The Federal Communications Commission's assertion of authority over marketing cooperation agreements between Verizon Wireless and four of the nation's largest cable operators has drawn the ire of Republicans and free-market-oriented groups, who say the agency has once again exceeded its powers during a transaction review.
When the FCC blessed the arrangements as part of its approval of Verizon's $3.9 billion purchase of unused airwaves from the companies, the Department of Justice had already forced concessions from Verizon to ensure that the company's FiOS TV and internet services effectively competed with the cable companies' offerings in the future. And while the FCC did not impose any additional conditions, some believe the agency has set a precedent for broad interpretation of its statutory authority.
In a joint statement, TechFreedom and the International Center for Law and Economics said the FCC's decision to devote 15 pages to the agreements in its final order represents an “unchecked power to stop transactions.”
“There's a common misperception that the FCC somehow gets to review all deals in the communications industry,” said Berin Szoka, president of TechFreedom, in an interview with BNA Aug. 27. “All the Communications Act gives the agency to do is review and approve proposed transfers of licenses.”
He cited section 310(d) of the act, which holds that no “station license” may be transferred to another company without a finding by the FCC that the “public interest, convenience, and necessity will be served.”
To obtain the FCC's final approval here, Verizon had filed the requisite applications seeking permission to acquire--a transfer--spectrum licenses from Comcast Corp., Time Warner Cable, Bright House Networks, and Cox Communications. Though resistant at first, the companies had then filed electronic copies of their agreements to jointly market and sell each others' services, noting that the spectrum transfer would not go forward if the DOJ--or FCC--did not sign off on them.
Ultimately, the FCC focused its public-interest review on Verizon's spectrum purchase, while the DOJ focused its antitrust review on the companies' cooperation agreement. The commission made it clear in its final order, however, that it has the “authority to review the Commercial Agreements and to impose conditions to protect the public interest.”
Had Verizon and the cable companies entered into the agreements without a proposed license transfer, Szoka says the FCC would have no regulatory role.
“The FCC would not get involved at all,” he said. “That hardly could be more clear, based on the act.”
Commissioner Robert McDowell, the senior Republican member, said review of the marketing cooperation agreement should have fallen exclusively to the Department of Justice. “A simple reference to, rather than an exhaustive discussion of, the DOJ's conclusions would be more appropriate in the commission's order,” McDowell said in his statement following the agency's vote to approve the deals.
Commissioner Aji Pai, the other GOP member, said the commission's authority does not “automatically expand to encompass” other provisions or aspects of a proposed license transfer--whether it be a land sale, a conveyance of patents, or a commercial marketing agreement.

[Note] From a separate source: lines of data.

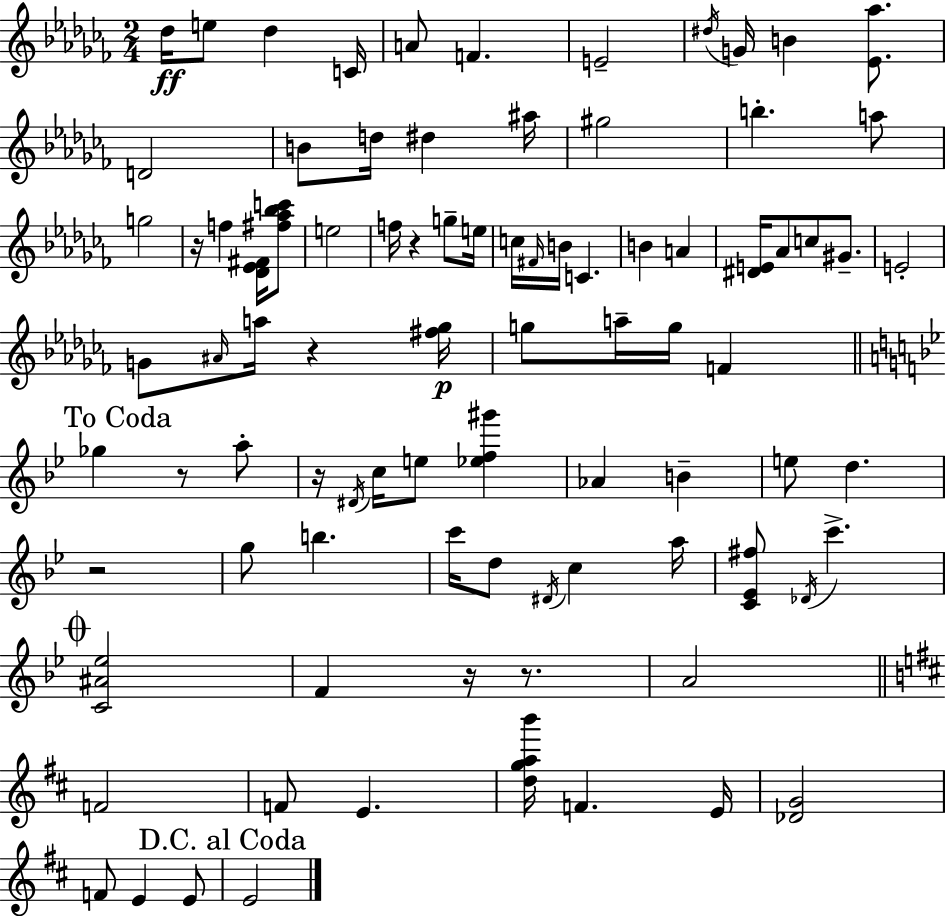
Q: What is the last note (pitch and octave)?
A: E4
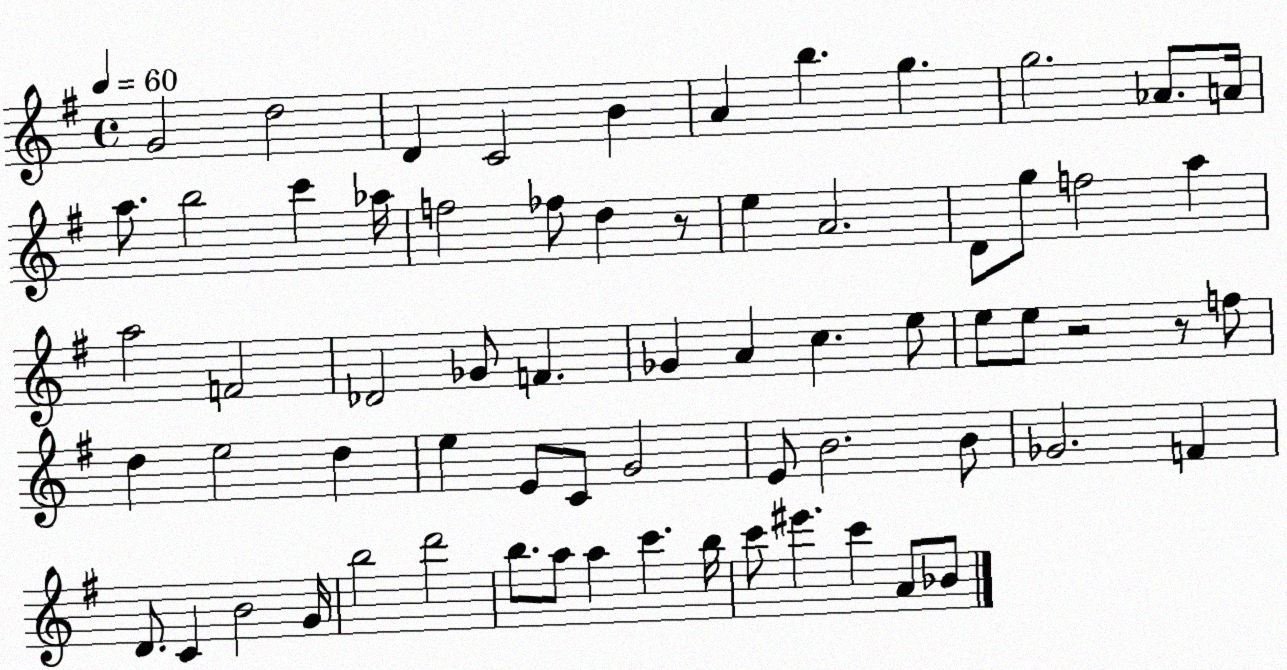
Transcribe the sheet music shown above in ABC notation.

X:1
T:Untitled
M:4/4
L:1/4
K:G
G2 d2 D C2 B A b g g2 _A/2 A/4 a/2 b2 c' _a/4 f2 _f/2 d z/2 e A2 D/2 g/2 f2 a a2 F2 _D2 _G/2 F _G A c e/2 e/2 e/2 z2 z/2 f/2 d e2 d e E/2 C/2 G2 E/2 B2 B/2 _G2 F D/2 C B2 G/4 b2 d'2 b/2 a/2 a c' b/4 c'/2 ^e' c' A/2 _B/2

“Congress limited the scope of our review to the proposed transfer of spectrum licenses, not to other business agreements that may involve the same parties,” Pai said. “And in any case, the assertion is unnecessary.”
Both commissioners concurred on the question of the FCC's authority to review the side agreements.
Their fear is that the FCC's overly broad interpretation of its transaction review authority could lead companies to volunteer commitments that it would not have the power to require under the act's provisions.
For instance, a day before the FCC approved the Comcast-NBC Universal merger, Comcast had voluntarily committed to a “network neutrality” condition. At that point, the FCC's net neutrality rules had not taken effect, and Comcast's commitment only applied to Comcast--not the industry as a whole.
“While the FCC didn't ask for any additional commitments in this case, beyond what the DOJ asked for, they've laid down the marker, and they can in the future,” Geoffrey Manne, the executive director of the International Center for Law and Economics and lecturer at the Lewis and Clark Law School, told BNA Aug. 27. “Now they could potentially demand concessions or even stop the transaction on the basis of an ancillary commercial agreement. They are asserting that they have more control over the economic value of the deal.”
Ever since Verizon and the cable companies announced the cooperation agreements, Democratic lawmakers and public interest groups have raised concern about their possible effects on competition.
As part of those deals, Comcast, Time Warner, Cox, and Bright House cable services would all be sold through Verizon Wireless stores in those companies' service territories, while the cable providers will cross-promote Verizon Wireless services through their call centers and websites. Cable carriers will also have the option of selling Verizon Wireless service under their own corporate names, creating a “quadruple play” of wireless, cable TV, landline phone, and home internet services.
The FCC, noting these concerns, said it must “balance the potential for innovation against the potential for exclusive or anticompetitive conduct.”
Said Gigi Sohn, president and CEO of Public Knowledge: the FCC “rightly asserted jurisdiction” over the agreements, but should have protected competition by blocking them altogether.